Print each entry word for word without images.

▶ **Records to process**:
- - -
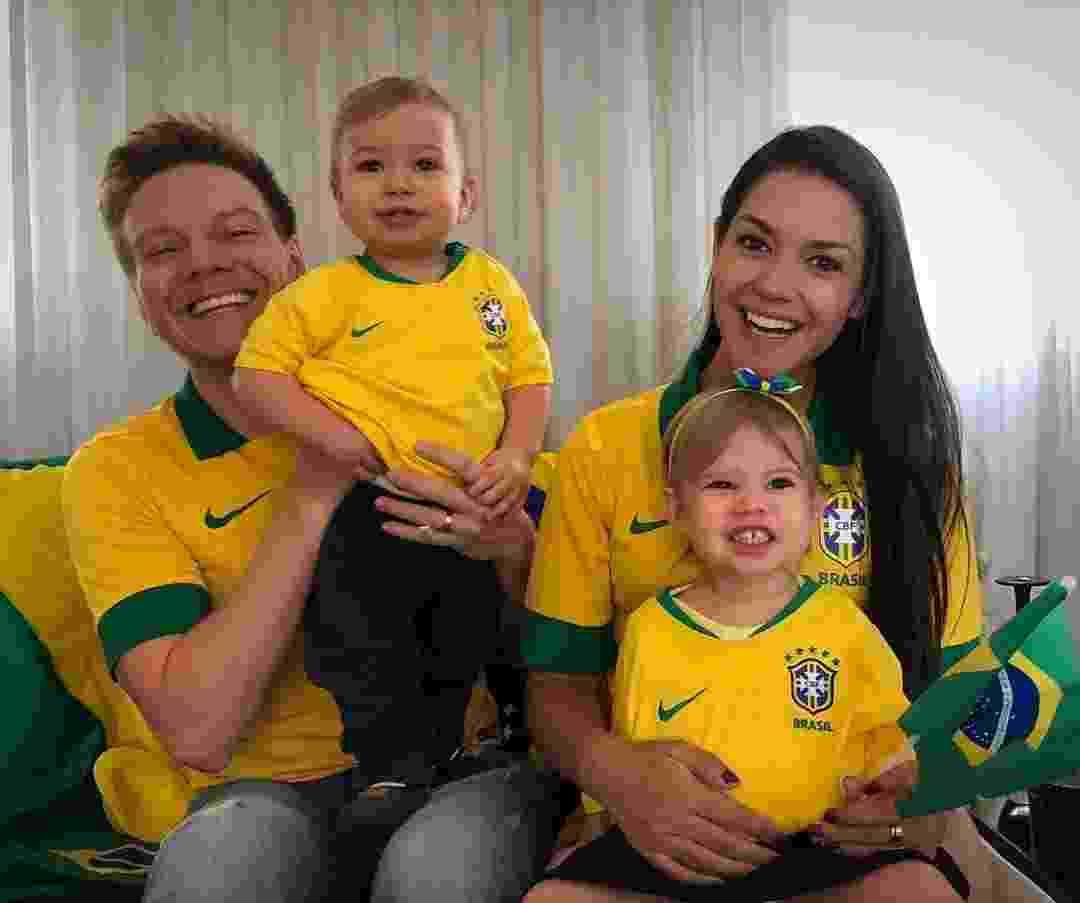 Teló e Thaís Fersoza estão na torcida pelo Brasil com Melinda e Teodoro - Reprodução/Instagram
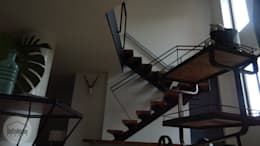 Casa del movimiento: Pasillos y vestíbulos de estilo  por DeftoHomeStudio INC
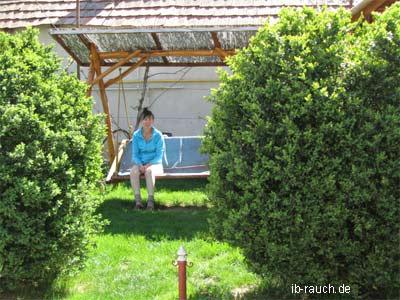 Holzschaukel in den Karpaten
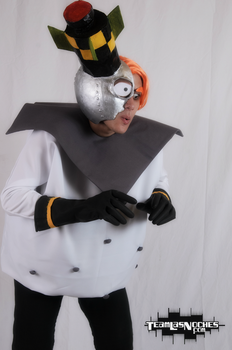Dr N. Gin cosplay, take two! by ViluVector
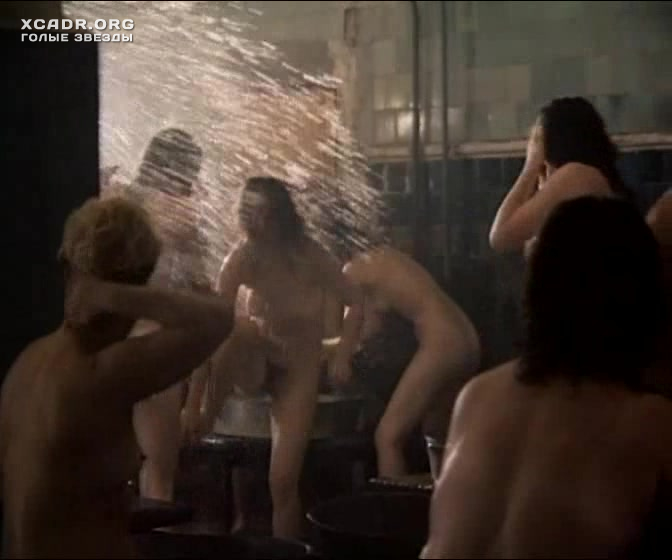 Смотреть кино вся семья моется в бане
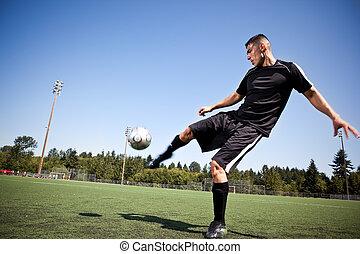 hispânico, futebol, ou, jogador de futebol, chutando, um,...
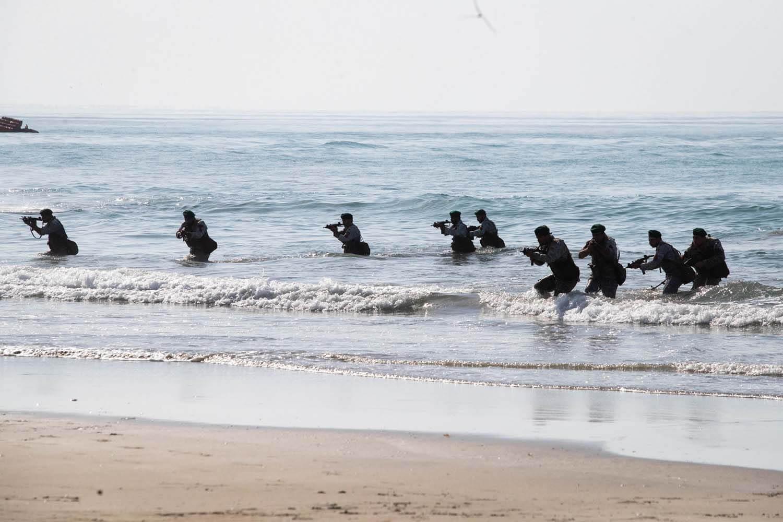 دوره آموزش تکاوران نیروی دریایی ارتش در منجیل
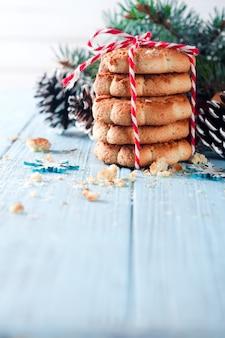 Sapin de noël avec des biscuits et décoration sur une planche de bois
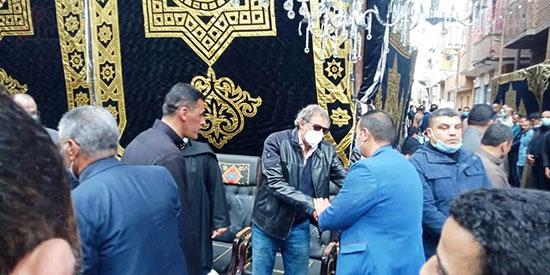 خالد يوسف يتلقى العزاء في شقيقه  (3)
- - -
▶ **Solution to the problem**:
 Teló e Thaís Fersoza estão na torcida pelo Brasil com Melinda e Teodoro - Reprodução/Instagram
 Casa del movimiento: Pasillos y vestíbulos de estilo  por DeftoHomeStudio INC
 Holzschaukel in den Karpaten
Dr N. Gin cosplay, take two! by ViluVector
 Смотреть кино вся семья моется в бане
 hispânico, futebol, ou, jogador de futebol, chutando, um,...
 دوره آموزش تکاوران نیروی دریایی ارتش در منجیل
 Sapin de noël avec des biscuits et décoration sur une planche de bois
 خالد يوسف يتلقى العزاء في شقيقه  (3)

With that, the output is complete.